Lawyer Jerome O’Neill submitted civil papers Dec. 7 in U.S. District Court in Burlington on behalf of a former Vermont man now living in Texas who alleges he was sexually abused as a child by Alfred Willis, a former priest for the statewide Roman Catholic Diocese from 1975 until his dismissal in 1985.
The accuser, who asked not to be named, was an altar boy at Milton’s St. Ann parish when the claims took place four decades ago. But the Vermonter, who went on to move out of state, didn’t learn until last year that the diocese had tried to cover up its role and therefore could be legally liable.
The state’s largest religious denomination had hoped to have heard the last of such lawsuits in 2013 after paying more than $30 million in settlements to cap a near-bankrupting 11-year string of 40 headline-grabbing cases.
O’Neill and church counsel tried to settle the latest case earlier this year, only to disagree on financial terms. After filing court papers, the accuser’s attorney received a call from the diocese this past week seeking another chance to talk.
“It was a surprise to me,” O’Neill said. “They made an offer to us and in the course of 24 hours we were able to resolve the case.”

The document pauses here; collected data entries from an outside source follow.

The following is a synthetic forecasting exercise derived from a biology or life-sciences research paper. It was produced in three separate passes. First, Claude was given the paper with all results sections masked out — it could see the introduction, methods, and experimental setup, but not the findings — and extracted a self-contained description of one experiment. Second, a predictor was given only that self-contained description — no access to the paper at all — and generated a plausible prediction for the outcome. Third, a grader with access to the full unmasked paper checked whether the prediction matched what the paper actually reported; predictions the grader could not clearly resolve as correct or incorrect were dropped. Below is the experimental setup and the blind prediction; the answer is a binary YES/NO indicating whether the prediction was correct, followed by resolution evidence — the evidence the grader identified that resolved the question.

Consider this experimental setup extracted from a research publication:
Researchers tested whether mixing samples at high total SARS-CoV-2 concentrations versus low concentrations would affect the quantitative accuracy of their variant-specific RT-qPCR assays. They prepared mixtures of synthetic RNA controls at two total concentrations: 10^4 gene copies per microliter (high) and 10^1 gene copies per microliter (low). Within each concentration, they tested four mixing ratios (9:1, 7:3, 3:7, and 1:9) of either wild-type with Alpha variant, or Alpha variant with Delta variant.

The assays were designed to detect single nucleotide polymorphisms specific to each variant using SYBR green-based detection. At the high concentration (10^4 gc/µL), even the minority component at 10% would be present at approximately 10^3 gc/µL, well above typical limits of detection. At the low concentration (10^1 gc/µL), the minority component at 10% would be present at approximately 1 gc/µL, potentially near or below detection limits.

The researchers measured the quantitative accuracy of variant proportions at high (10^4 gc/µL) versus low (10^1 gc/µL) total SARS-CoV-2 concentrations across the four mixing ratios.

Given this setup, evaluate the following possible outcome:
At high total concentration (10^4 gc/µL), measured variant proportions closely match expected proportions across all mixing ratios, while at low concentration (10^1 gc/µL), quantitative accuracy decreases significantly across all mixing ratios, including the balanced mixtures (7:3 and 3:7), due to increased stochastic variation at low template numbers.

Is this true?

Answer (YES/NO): NO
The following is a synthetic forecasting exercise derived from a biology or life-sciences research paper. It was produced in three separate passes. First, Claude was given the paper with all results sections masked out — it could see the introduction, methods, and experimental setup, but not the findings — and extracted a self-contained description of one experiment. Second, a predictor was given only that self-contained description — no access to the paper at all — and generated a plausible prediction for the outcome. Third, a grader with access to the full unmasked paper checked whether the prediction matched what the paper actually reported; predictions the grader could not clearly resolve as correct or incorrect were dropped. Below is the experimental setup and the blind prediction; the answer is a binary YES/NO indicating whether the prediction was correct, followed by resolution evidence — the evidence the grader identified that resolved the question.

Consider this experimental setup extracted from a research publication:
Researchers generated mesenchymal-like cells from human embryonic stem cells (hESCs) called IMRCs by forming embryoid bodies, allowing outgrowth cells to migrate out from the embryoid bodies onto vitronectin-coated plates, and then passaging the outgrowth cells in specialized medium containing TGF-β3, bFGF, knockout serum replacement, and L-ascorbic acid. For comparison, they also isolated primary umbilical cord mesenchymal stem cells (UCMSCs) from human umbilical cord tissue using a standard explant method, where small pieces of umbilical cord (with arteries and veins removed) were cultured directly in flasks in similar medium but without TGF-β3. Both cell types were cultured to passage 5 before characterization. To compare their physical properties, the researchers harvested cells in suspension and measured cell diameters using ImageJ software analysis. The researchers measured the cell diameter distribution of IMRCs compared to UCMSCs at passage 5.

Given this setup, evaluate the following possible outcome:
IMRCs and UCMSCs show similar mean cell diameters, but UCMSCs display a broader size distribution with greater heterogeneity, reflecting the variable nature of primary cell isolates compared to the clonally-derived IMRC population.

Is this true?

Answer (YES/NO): NO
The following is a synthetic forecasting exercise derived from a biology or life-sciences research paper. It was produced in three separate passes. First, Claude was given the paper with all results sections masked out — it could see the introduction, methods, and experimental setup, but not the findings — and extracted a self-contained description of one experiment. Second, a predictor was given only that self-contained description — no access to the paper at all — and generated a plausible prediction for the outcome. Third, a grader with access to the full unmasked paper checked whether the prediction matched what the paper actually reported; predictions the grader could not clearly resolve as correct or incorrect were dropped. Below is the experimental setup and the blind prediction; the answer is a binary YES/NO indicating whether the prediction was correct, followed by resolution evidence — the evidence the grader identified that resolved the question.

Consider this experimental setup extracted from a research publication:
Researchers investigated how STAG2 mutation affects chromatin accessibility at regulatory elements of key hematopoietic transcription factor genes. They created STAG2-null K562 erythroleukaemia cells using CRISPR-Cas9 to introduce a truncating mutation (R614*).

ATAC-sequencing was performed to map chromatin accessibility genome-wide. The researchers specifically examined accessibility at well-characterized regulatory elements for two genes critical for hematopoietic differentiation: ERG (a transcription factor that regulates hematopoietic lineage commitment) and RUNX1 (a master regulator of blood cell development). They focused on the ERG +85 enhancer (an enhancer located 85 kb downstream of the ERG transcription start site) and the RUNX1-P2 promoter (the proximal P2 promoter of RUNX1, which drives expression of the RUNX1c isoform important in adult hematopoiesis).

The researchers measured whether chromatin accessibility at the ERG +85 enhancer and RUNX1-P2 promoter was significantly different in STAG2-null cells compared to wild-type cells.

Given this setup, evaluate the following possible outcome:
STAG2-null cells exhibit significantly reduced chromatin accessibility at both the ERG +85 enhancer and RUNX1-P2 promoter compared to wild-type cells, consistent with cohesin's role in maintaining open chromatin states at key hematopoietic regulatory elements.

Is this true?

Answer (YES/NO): NO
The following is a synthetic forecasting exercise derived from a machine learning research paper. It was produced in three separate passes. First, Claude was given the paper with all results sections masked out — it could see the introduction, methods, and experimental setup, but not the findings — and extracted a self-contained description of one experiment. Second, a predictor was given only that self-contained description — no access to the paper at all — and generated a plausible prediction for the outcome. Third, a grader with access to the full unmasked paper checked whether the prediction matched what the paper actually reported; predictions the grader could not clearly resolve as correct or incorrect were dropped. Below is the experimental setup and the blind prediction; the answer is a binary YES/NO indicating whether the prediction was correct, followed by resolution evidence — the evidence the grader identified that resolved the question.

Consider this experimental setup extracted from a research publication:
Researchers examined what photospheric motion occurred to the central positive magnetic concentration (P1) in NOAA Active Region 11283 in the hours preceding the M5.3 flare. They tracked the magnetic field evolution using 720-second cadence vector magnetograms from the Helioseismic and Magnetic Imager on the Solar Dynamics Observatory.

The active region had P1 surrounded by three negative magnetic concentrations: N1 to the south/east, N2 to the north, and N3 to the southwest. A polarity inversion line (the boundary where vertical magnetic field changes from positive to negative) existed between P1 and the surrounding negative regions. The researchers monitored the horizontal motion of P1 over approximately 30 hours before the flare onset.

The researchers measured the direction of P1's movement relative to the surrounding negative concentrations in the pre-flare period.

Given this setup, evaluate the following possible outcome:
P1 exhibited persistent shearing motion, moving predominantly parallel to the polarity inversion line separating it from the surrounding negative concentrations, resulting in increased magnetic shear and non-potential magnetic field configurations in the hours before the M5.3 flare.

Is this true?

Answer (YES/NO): NO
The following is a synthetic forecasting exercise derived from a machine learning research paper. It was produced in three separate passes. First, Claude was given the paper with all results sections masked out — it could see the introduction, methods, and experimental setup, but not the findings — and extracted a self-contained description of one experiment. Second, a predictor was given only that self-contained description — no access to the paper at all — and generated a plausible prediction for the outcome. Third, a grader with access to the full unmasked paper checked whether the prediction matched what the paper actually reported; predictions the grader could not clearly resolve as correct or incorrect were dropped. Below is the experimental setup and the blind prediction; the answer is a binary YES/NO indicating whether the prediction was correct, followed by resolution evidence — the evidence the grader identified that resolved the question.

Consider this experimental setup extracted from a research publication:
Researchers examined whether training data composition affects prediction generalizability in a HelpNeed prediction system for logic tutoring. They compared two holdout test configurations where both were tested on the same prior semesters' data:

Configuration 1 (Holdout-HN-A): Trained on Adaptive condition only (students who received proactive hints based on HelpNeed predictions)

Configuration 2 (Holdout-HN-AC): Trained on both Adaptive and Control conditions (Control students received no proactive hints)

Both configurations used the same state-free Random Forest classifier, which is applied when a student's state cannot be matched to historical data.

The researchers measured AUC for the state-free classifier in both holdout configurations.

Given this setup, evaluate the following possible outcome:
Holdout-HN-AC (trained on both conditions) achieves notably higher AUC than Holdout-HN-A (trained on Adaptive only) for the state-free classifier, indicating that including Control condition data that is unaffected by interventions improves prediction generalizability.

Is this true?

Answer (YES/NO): NO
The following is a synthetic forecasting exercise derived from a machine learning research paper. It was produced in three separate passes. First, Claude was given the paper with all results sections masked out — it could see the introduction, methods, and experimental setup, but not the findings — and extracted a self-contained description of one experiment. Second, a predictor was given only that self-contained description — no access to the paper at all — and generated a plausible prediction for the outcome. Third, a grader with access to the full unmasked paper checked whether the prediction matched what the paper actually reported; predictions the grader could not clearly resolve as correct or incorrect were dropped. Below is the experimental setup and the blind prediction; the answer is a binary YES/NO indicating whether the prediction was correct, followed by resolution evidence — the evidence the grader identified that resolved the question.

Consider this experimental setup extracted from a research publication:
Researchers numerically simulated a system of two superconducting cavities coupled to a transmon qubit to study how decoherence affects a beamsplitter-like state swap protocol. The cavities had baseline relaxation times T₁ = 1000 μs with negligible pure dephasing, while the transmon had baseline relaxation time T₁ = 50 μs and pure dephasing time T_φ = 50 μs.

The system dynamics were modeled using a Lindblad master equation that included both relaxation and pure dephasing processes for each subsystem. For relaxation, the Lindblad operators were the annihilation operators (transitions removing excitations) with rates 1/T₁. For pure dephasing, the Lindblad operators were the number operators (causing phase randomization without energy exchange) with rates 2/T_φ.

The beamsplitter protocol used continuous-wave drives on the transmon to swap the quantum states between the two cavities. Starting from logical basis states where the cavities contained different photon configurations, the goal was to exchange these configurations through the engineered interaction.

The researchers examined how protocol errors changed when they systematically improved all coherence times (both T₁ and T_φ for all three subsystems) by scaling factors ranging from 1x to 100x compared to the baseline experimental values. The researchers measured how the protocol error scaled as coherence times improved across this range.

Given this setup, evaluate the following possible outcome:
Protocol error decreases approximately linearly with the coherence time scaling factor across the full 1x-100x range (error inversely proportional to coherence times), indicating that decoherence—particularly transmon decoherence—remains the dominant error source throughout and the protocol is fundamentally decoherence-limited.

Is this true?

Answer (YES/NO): NO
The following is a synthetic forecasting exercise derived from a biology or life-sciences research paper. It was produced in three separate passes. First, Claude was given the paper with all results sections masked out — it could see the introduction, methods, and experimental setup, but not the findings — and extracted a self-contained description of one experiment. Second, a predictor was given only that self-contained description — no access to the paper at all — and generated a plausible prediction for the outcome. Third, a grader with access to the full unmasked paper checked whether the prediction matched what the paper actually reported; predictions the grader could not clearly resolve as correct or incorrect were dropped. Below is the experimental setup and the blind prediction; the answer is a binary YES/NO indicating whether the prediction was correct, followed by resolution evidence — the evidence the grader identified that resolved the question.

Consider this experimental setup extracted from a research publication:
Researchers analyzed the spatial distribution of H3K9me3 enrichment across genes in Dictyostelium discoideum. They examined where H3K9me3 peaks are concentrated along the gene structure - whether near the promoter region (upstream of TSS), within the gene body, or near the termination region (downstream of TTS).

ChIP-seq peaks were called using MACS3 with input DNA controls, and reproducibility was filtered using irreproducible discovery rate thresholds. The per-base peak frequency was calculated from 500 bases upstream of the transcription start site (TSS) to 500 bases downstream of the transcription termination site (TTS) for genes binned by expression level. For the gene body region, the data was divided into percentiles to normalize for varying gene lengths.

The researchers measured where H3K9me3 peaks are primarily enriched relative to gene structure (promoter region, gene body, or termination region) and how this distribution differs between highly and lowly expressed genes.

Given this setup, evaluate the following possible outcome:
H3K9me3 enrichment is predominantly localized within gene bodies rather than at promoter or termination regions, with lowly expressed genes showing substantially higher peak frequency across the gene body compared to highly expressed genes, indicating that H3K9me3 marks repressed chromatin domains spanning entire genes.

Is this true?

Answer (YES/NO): NO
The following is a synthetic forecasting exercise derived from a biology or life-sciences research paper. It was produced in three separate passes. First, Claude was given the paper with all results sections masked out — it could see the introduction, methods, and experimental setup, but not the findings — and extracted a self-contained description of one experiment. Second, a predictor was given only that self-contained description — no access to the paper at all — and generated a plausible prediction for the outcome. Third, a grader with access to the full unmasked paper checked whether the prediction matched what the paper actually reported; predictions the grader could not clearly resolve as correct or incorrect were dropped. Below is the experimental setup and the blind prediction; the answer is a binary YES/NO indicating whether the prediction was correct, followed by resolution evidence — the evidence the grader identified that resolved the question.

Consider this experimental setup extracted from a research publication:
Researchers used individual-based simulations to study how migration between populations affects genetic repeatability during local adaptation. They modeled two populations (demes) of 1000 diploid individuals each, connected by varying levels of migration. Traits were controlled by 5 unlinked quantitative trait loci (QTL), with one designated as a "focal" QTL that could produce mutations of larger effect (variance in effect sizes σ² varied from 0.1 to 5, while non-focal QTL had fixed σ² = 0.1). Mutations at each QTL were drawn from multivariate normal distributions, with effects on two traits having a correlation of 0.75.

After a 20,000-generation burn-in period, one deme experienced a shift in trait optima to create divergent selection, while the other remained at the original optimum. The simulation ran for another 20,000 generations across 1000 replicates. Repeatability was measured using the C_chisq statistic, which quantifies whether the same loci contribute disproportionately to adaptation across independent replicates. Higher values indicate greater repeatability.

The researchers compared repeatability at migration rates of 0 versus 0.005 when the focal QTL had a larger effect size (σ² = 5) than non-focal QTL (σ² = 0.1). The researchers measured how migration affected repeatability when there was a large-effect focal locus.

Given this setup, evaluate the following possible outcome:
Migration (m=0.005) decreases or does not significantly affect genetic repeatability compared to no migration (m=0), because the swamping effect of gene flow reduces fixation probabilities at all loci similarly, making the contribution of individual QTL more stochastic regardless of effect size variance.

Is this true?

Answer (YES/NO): NO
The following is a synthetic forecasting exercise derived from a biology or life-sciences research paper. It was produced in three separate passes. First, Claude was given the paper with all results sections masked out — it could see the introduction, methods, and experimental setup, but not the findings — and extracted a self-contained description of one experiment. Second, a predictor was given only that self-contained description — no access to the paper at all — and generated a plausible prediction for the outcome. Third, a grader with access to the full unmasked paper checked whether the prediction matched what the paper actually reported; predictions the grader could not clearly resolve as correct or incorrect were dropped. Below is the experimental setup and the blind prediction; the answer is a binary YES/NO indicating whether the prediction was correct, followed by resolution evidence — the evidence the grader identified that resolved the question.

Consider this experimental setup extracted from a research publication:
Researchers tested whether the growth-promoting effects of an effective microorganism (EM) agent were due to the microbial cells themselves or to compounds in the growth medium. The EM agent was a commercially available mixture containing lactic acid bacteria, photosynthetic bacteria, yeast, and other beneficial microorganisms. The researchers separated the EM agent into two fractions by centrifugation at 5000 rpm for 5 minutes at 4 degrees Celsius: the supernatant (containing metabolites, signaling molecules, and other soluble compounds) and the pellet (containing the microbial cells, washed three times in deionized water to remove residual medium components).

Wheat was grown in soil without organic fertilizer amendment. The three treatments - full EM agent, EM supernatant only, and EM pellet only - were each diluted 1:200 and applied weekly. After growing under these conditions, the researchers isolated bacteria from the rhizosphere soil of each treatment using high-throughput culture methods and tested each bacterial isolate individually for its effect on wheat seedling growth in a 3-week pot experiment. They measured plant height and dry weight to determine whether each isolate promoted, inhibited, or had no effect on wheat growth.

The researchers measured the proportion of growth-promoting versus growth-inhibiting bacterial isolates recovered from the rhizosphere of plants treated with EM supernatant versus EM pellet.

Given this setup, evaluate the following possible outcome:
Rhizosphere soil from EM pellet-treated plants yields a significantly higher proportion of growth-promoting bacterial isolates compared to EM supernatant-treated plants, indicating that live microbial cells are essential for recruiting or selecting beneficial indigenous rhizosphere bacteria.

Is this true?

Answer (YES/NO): YES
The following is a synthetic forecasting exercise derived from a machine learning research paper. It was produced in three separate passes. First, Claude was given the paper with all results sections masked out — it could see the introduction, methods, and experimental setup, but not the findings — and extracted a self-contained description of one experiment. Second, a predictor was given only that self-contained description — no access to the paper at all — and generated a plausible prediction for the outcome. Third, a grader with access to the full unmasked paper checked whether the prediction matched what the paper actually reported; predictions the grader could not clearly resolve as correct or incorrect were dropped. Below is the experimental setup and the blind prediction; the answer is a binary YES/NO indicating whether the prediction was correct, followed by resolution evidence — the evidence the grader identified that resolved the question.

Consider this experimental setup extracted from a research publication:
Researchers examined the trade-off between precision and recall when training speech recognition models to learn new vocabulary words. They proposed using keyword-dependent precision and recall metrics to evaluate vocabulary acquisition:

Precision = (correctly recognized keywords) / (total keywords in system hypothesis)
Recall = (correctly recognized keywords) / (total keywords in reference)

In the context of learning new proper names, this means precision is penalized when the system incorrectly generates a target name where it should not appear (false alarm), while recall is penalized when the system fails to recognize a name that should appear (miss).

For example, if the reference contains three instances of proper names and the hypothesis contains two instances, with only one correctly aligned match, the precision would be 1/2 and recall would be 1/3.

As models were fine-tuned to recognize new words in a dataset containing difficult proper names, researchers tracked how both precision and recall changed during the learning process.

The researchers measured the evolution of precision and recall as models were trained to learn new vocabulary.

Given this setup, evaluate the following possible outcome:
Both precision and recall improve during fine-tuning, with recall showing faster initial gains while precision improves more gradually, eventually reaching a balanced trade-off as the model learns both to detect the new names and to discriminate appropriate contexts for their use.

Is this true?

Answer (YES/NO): NO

Although the diocese is allowing the accuser to report the specific financial figure, “my client prefers not to have the number disclosed for his personal privacy,” O’Neill said.
The diocese, for its part, said in a statement it would work “to be transparent about the handling, prevention and response to the sexual abuse of minors.”
“It was our goal from the start to enter into a just settlement to this case in order to make restitution to the victim for what happened to him over 30 years ago,” Vermont Catholic Bishop Christopher Coyne said. “Once again, I cannot apologize enough for what happened. All I can do is to make sure, as much as I humanly can, that this does not happen again.”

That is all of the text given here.